» **Text passage**
===
Peter Steinbrueck for Seattle Port Commission Position 4 – 2017 Questionnaire

2017 TreePac Questionnaire
Peter Steinbrueck, candidate for Port Commission Position 4

1) IMPACTS FROM PORT OPERATIONS. Many environmental issues are part of the Port’s jurisdiction, including airport and waterfront maintenance, shipping impacts, waterfront use and adjacent land development, oil and coal transportation through the City; the Key Arena and a potential SoDo stadium.
QUESTION: What do you perceive as key environmental and open space issues before the Port? How would you handle them different from the other candidates, with an eye to protecting the local tree canopy specifically on Port-controlled property?
===
» **Your tasks**
A: Repeat the TreePac questionnaire word for word, starting with "1) IMPACTS FROM" and going on through "on Port-controlled property?".
B: Pick up the TreePac questionnaire after its last sentence and keep writing it.
The data that comes next has no connection to the TreePac questionnaire.

» **Supplied data**
===
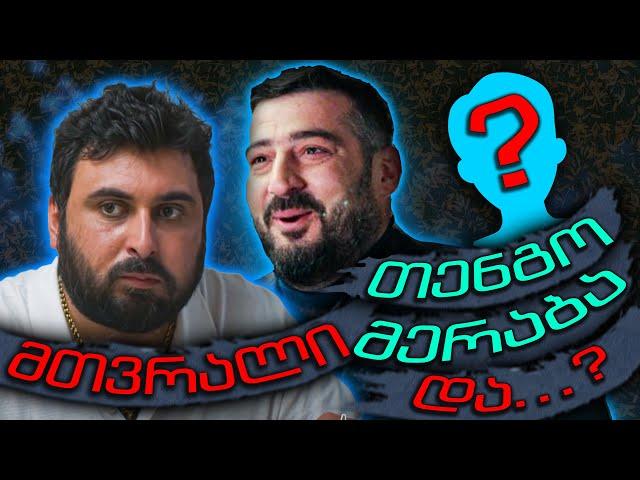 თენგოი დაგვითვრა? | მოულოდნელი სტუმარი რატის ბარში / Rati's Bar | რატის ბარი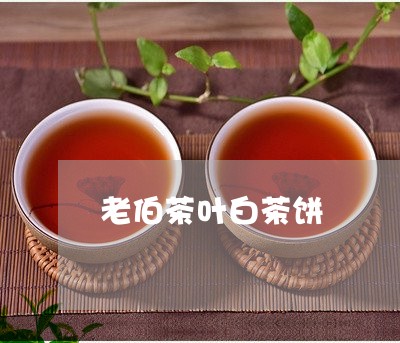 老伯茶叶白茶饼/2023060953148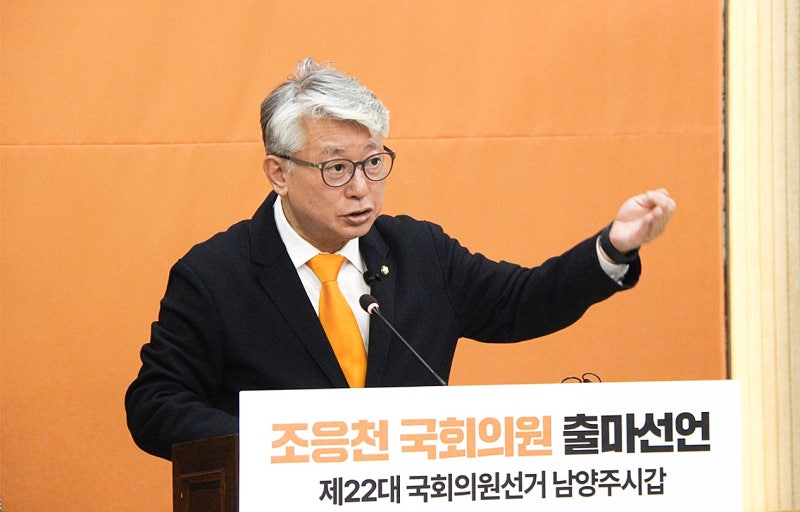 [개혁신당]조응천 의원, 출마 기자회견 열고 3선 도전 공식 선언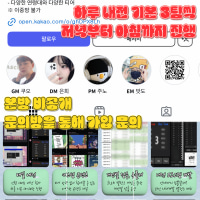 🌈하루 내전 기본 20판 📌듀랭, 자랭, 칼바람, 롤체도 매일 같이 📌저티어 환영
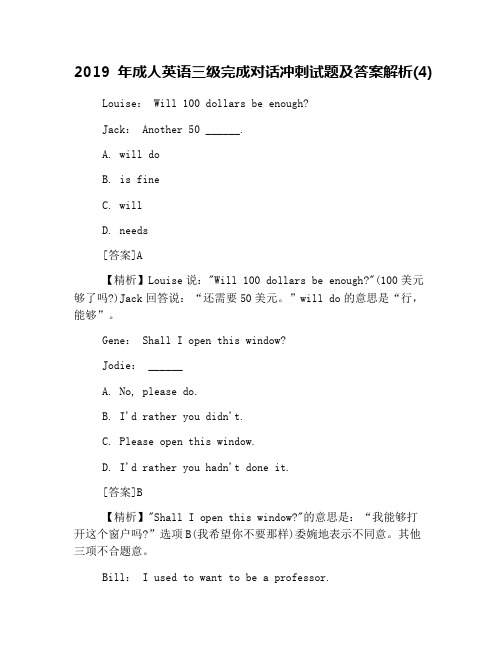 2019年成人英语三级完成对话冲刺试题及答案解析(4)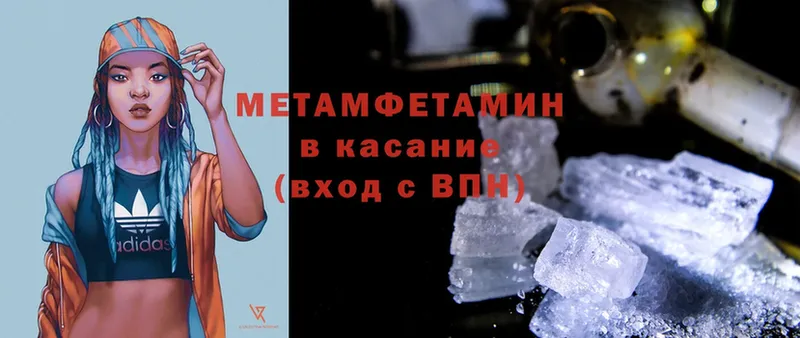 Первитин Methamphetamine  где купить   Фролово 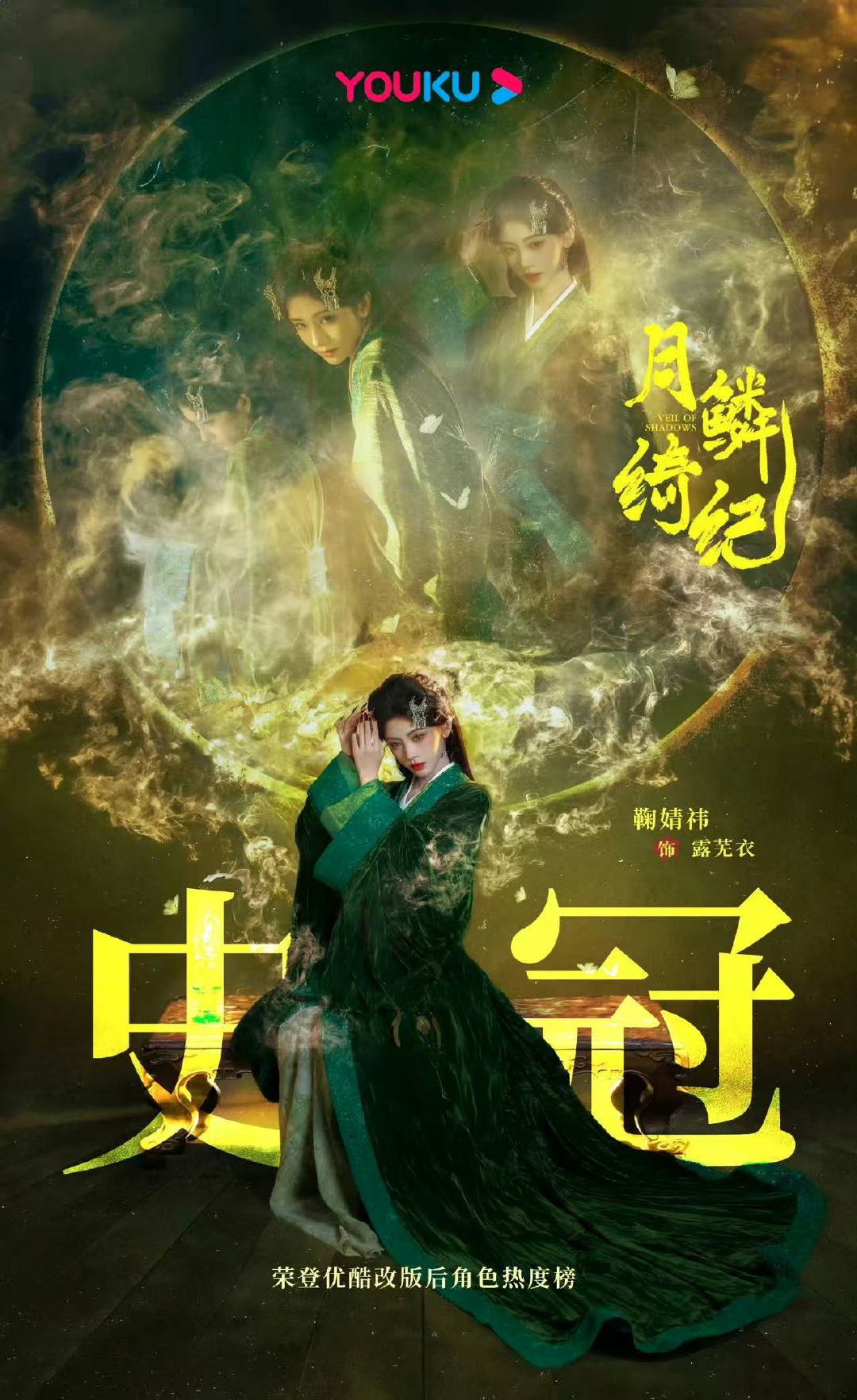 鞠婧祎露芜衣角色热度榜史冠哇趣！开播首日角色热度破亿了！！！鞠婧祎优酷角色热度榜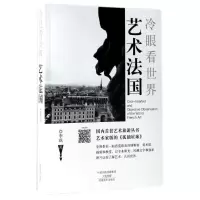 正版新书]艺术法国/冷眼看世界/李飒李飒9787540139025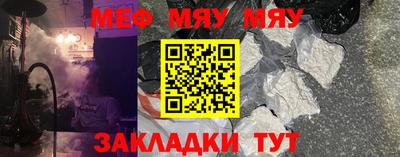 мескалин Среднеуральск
===
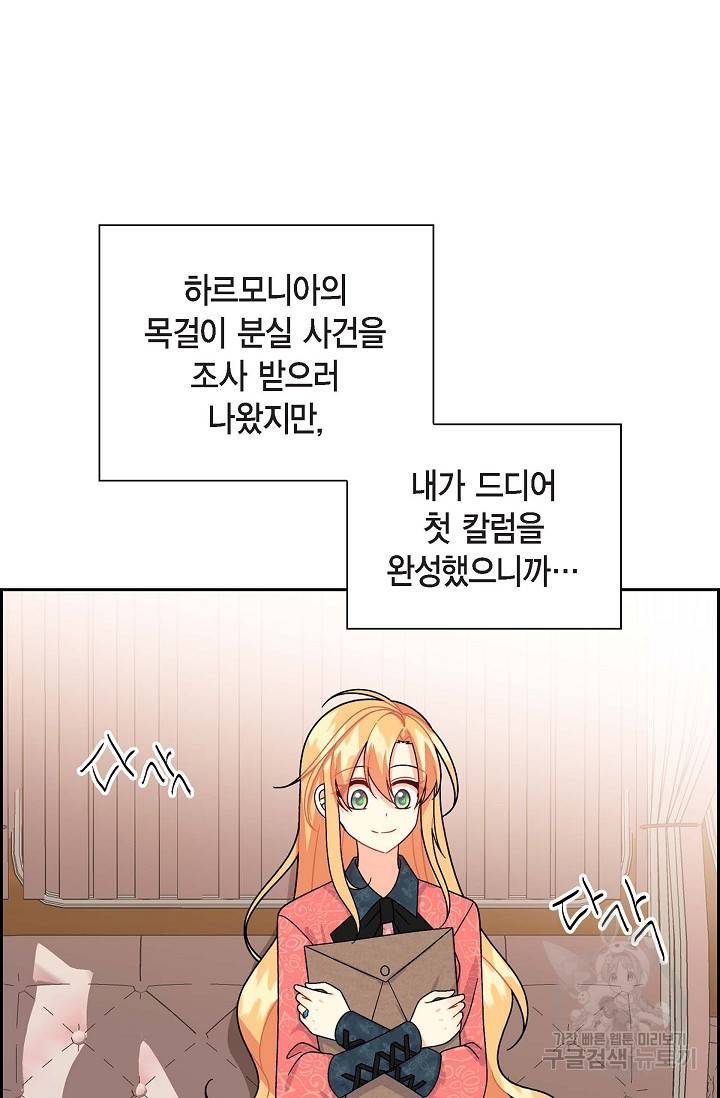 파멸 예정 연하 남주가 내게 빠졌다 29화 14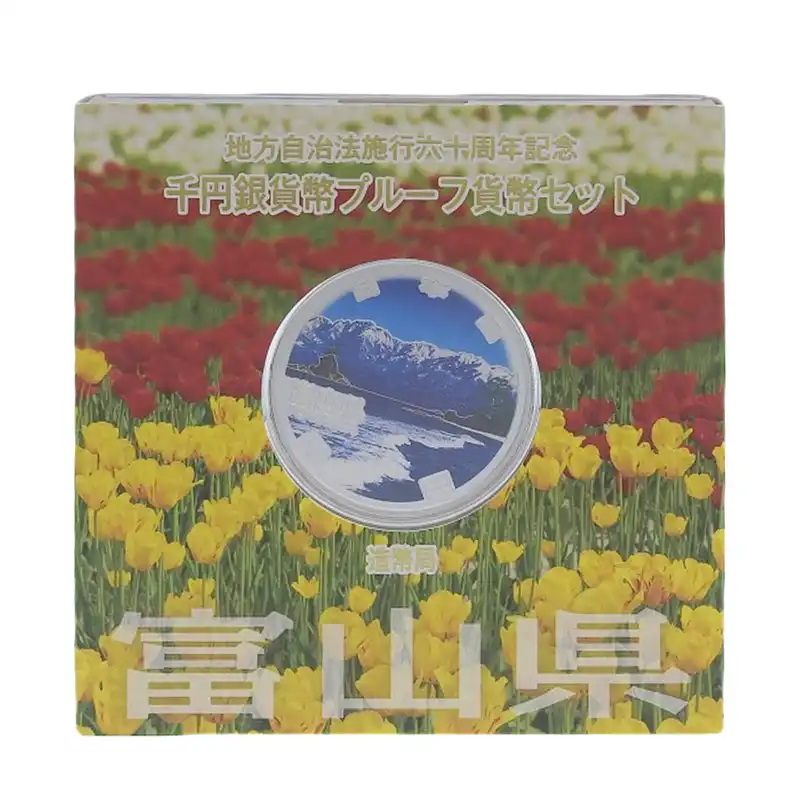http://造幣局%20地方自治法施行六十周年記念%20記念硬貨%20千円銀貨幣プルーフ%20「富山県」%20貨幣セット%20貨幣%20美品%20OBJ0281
===
» **Written answers**
A:
1) IMPACTS FROM PORT OPERATIONS. Many environmental issues are part of the Port’s jurisdiction, including airport and waterfront maintenance, shipping impacts, waterfront use and adjacent land development, oil and coal transportation through the City; the Key Arena and a potential SoDo stadium.
QUESTION: What do you perceive as key environmental and open space issues before the Port? How would you handle them different from the other candidates, with an eye to protecting the local tree canopy specifically on Port-controlled property?

B:
Airport pollution, noise, and GHGs: The Port has a huge environmental footprint at all its
operations and facilities. Climate change is a global crisis of unprecedented proportion, and our gravest challenge. The GHG inventory at Sea-Tac Airport is on par with the city of Seattle’s, and this along with the noise and other fine particulate pollution generated mostly by airplane landings and makes the airport the Port’s single biggest environmental challenge. The Port has Local communities surrounding Sea-Tac are heavily impacted by airport pollution, ultrafine particulate fall out, and noise, creating disproportionate health impacts and social and economic disparities. Through my dedicated work on the city council and subsequent consulting practice, I have actively worked to raise awareness of these disparities and advocated for reductions in greenhouse gases, cleaner water air, and better access to healthcare. Benchmarking, establishing measurable outcomes in clean-up efforts, noise abatement, and reducing all forms of pollution including CO2s are the goals that must be insisted upon and vigorously pursued. At the Port, I will work hard to ensure the Port keeps its environmental commitments in the Century Agenda.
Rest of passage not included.